In React, forms are often built with this pattern:
* Type/change events fire on the field (e.g. username)
* Username updates the internal model (this.username = 'karthikksv')
* The submit button fires an event so the parent page can act on the entire data model ({ username: 'karthikksv', password: 'fluffykittens' })
I'm concerned that this model won't work well using server-side React components on a network with high latency – each type event would have to round-trip to the server to update in the DOM.
Higher latency connections will certainly have longer delays, but it's quite fast on a reasonable connection thanks to the persistent WebSocket, even if you're sending each letter that's being typed. We're using Purview in production at the company I work at, and we haven't had issues with input-related delays.
If you don't need to send each letter, it's recommended to not do so; the submit event object includes all form data, so you can do one final validation at the end, similar to what you'd do with a normal web server.
You're right, there's validation for the WebSocket messages sent to the server.

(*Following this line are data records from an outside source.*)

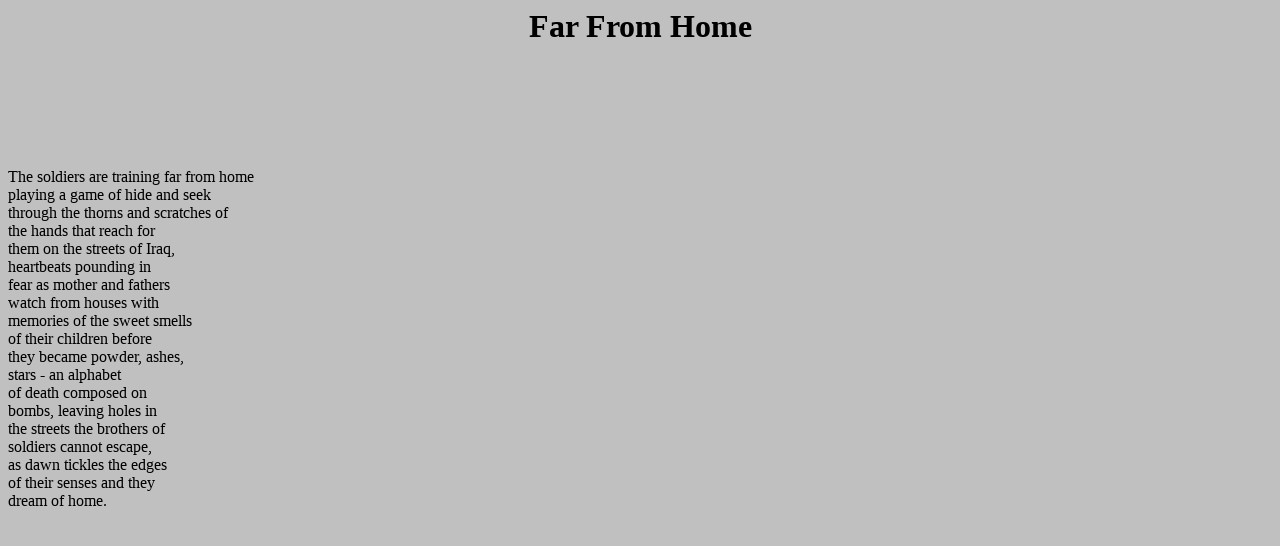

--- FILE ---
content_type: text/html
request_url: http://www.sabershadowkat.com/original/farfromhome.html
body_size: 412
content:

<html>
<body bgcolor="#c0c0c0" text="#000000">
<center><h1>Far From Home</h1></center>
<BR><P><BR><P><BR><P>
The soldiers are training far from home<BR>
playing a game of hide and seek<BR>
through the thorns and scratches of<BR>
the hands that reach for<BR>
them on the streets of Iraq,<BR>
heartbeats pounding in<BR>
fear as mother and fathers<BR>
watch from houses with<BR>
memories of the sweet smells<BR>
of their children before<BR>
they became powder, ashes,<BR>
stars - an alphabet<BR>
of death composed on<BR>
bombs, leaving holes in<BR>
the streets the brothers of<BR>
soldiers cannot escape,<BR>
as dawn tickles the edges<BR>
of their senses and they<BR>
dream of home.<BR>



</body>
</html>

For certain events (e.g. submit), the validation of user form data is left to you, just as you would normally be responsible for.
I know this comment is a joke, but this is actually how react was created. Facebook made a templating language in php called xhp (https://docs.hhvm.com/hack/XHP/introduction) and some people at fb developed react as a natural extension to xhp but in JavaScript.
I'm sure there's a use case for this but, for me, it's pretty rare to need pull new data or persist anything after most events, let alone every event. A single fetch and single save is usually all that's needed.
Whenever any information needs to be saved or processed by the server, you can perform your server-side logic inline in the event handler (e.g. update the database, contact external services, etc.). There's no need to make an AJAX request and have a corresponding API route. This abstracts away the client-server interface, and you get safety guarantees with type-checking.
Looks an awful lot like old fashioned aspx pages. They're the bane of my existence. The syntax looks a lot nicer and there isn't the odd CodeBehind shenanigans so maybe it's better to work with.
Perhaps I could've explained myself better. I meant that all the business logic of the components (i.e. event handlers, lifecycle hooks, setState() calls, etc.) run on the server, unlike just the initial server-side rendering that React provides. The server maintains the state of all components, and when an event occurs, the client notifies the server to run the appropriate event handler.
All the business logic of the components (i.e. event handlers, lifecycle hooks, setState() calls, etc.) run on the server, unlike just the initial server-side rendering that Next.js provides. The server maintains the state of all components, and when an event occurs, the client notifies the server to run the appropriate event handler.
It's a JS framework that targets server-side (node.js), and is written in a language that is not natively supported - TypeScript, thus requiring transpilation right out the box to use. Does that seem odd to anyone else?
On the update: This does seem kinda neat, and certainly useful in some situations.
You're not required to use TypeScript. As janpot mentioned, the library is transpiled prior to being published on npm, so you can use it with regular JavaScript. This is true of most TypeScript libraries.
God, GOD WHY. Whhhyyyyy. Build APIs, not database calls from templates like Rails or PHP garbage. We know how to do this nowwwwwwww don't make this Rails User.friends.comments garbage DB calls from templates
Naturally, sending draw commands has a big downside in efficiency. Maybe we could later exchange X with something that only sends bitmaps?